# JOB ITEM
Return each line of the data below word for word, leaving out the pictures.

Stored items
------------------------------------

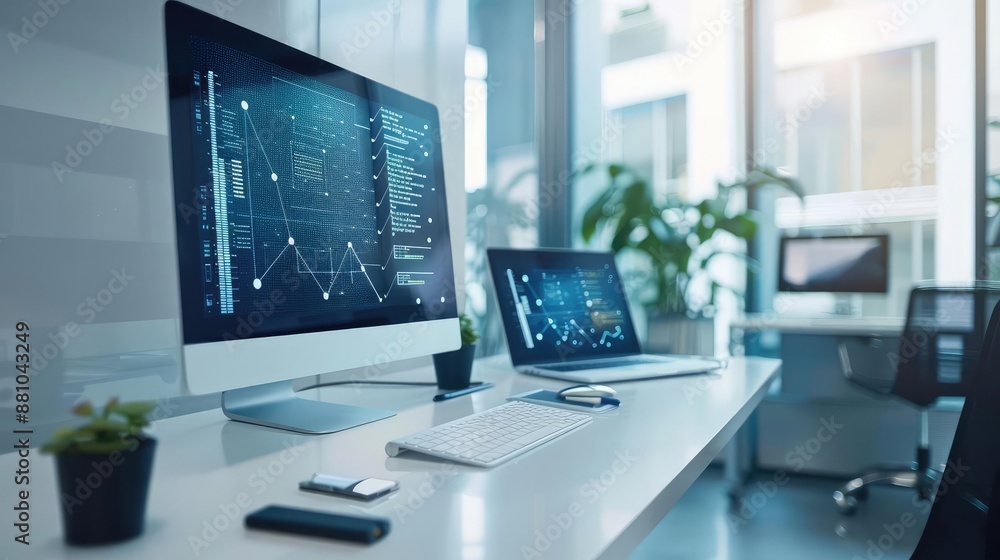 High-tech digital planning tools displayed on a sleek modern desk. High-tech digital planning tools displayed on a sleek modern desk.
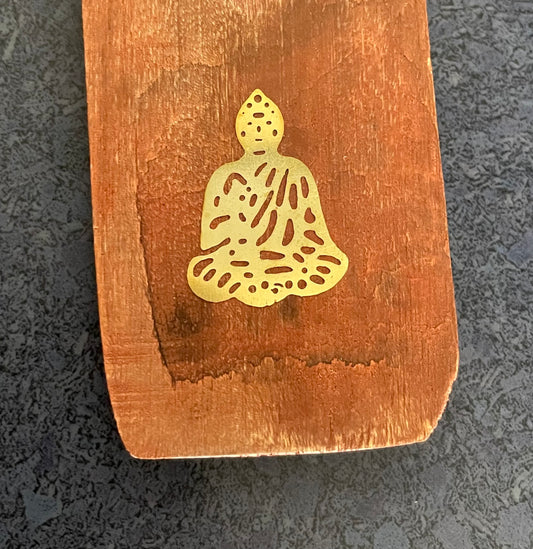 Basic Wooden Incense Burner with Inlay - Buddha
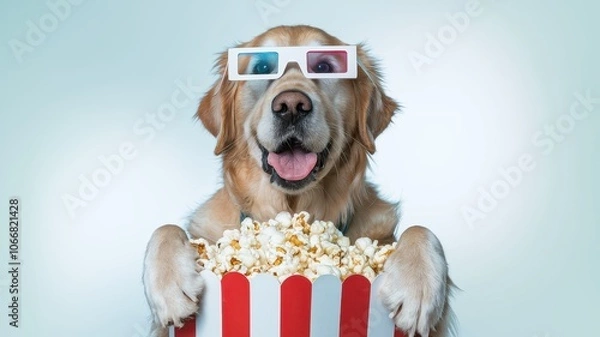 Fototapeta Golden Retriever in 3D Glasses with Popcorn Box, Playful Scene
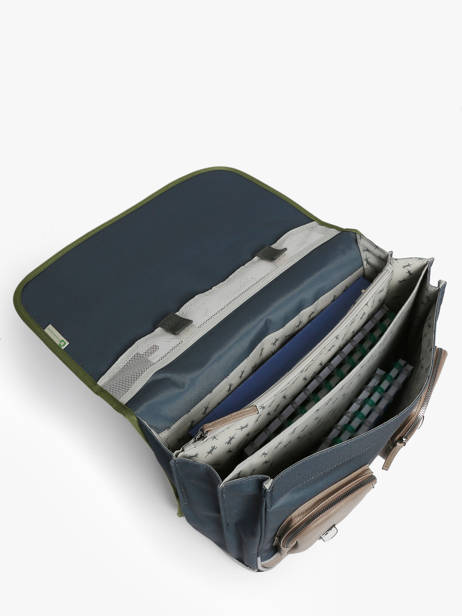 Cartable 3 Compartiments Cameleon Bleu vintage urban PBVBCA41 vue secondaire 3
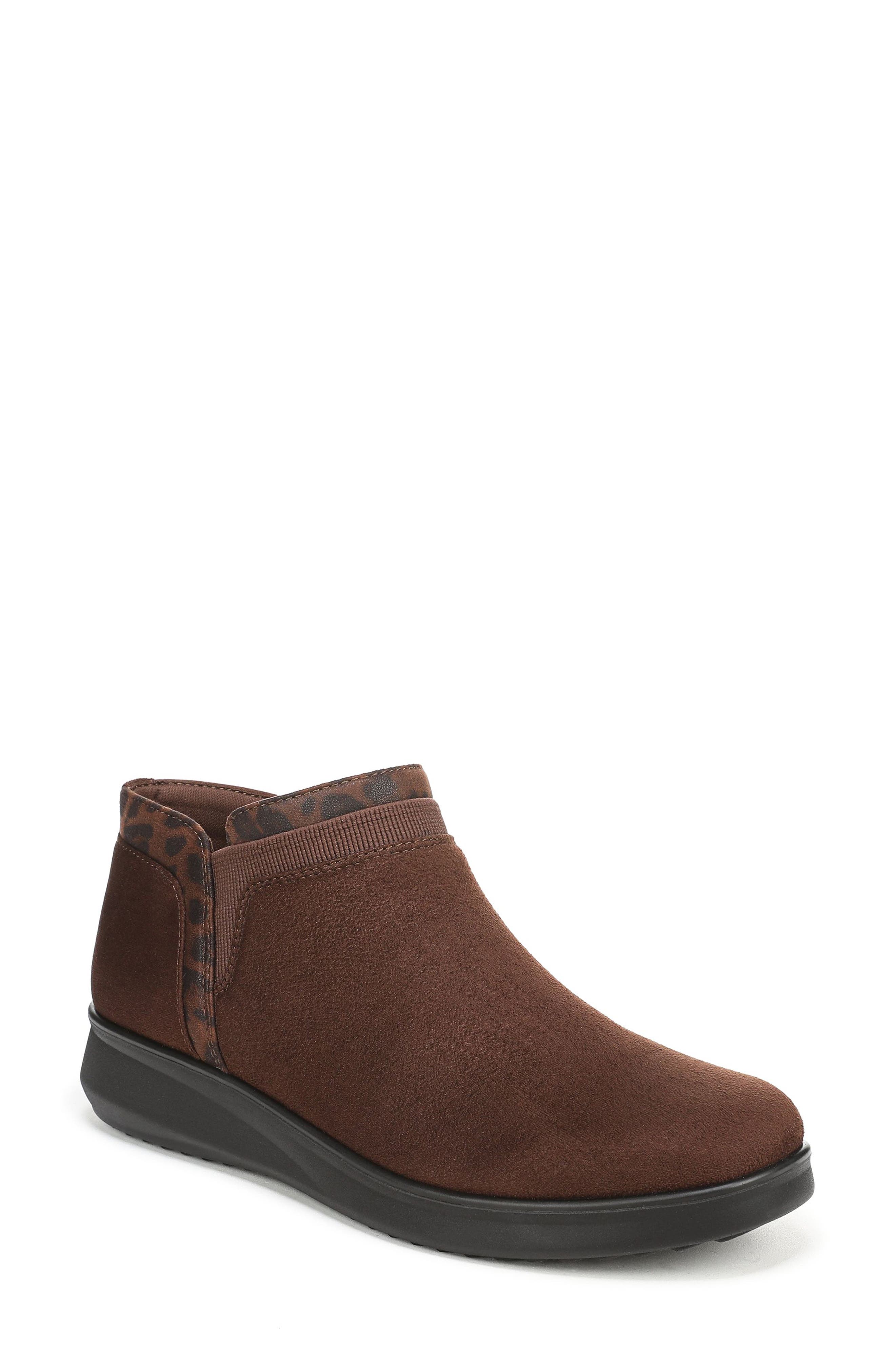 Flynn Bootie, Main, color, TIRAMISU BROWN STRETCH FABRIC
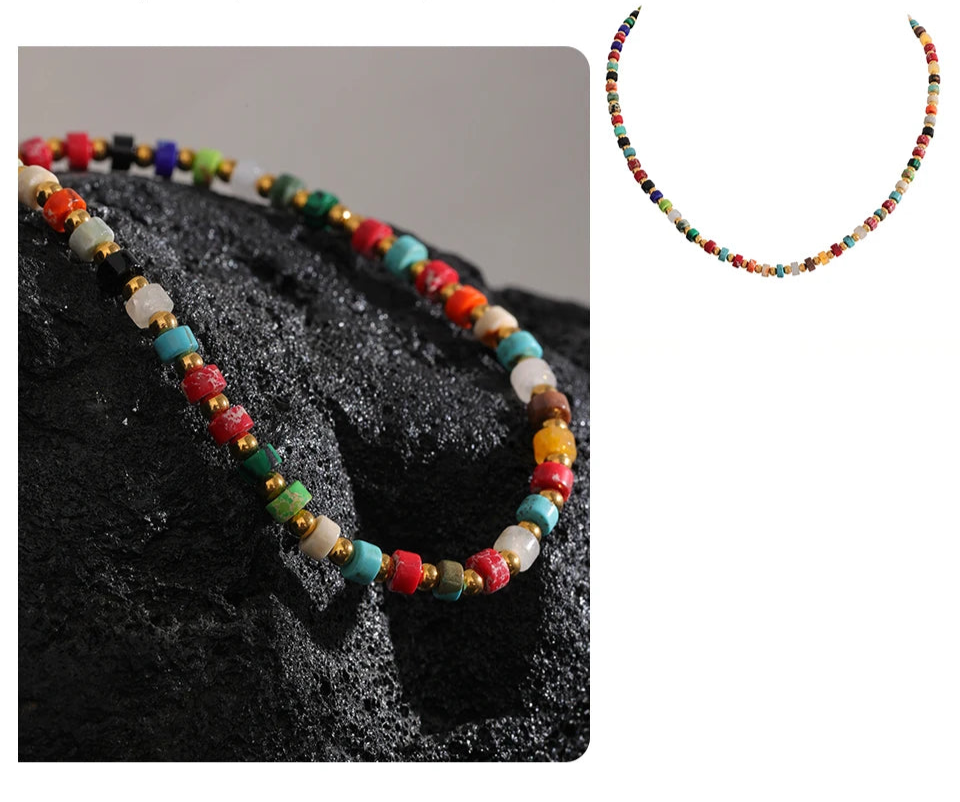 Gold-Plated Healing Gemstone Necklace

------------------------------------

# THE COMPLETED TASK
 High-tech digital planning tools displayed on a sleek modern desk. High-tech digital planning tools displayed on a sleek modern desk.
 Basic Wooden Incense Burner with Inlay - Buddha
 Fototapeta Golden Retriever in 3D Glasses with Popcorn Box, Playful Scene
 Cartable 3 Compartiments Cameleon Bleu vintage urban PBVBCA41 vue secondaire 3
 Flynn Bootie, Main, color, TIRAMISU BROWN STRETCH FABRIC
 Gold-Plated Healing Gemstone Necklace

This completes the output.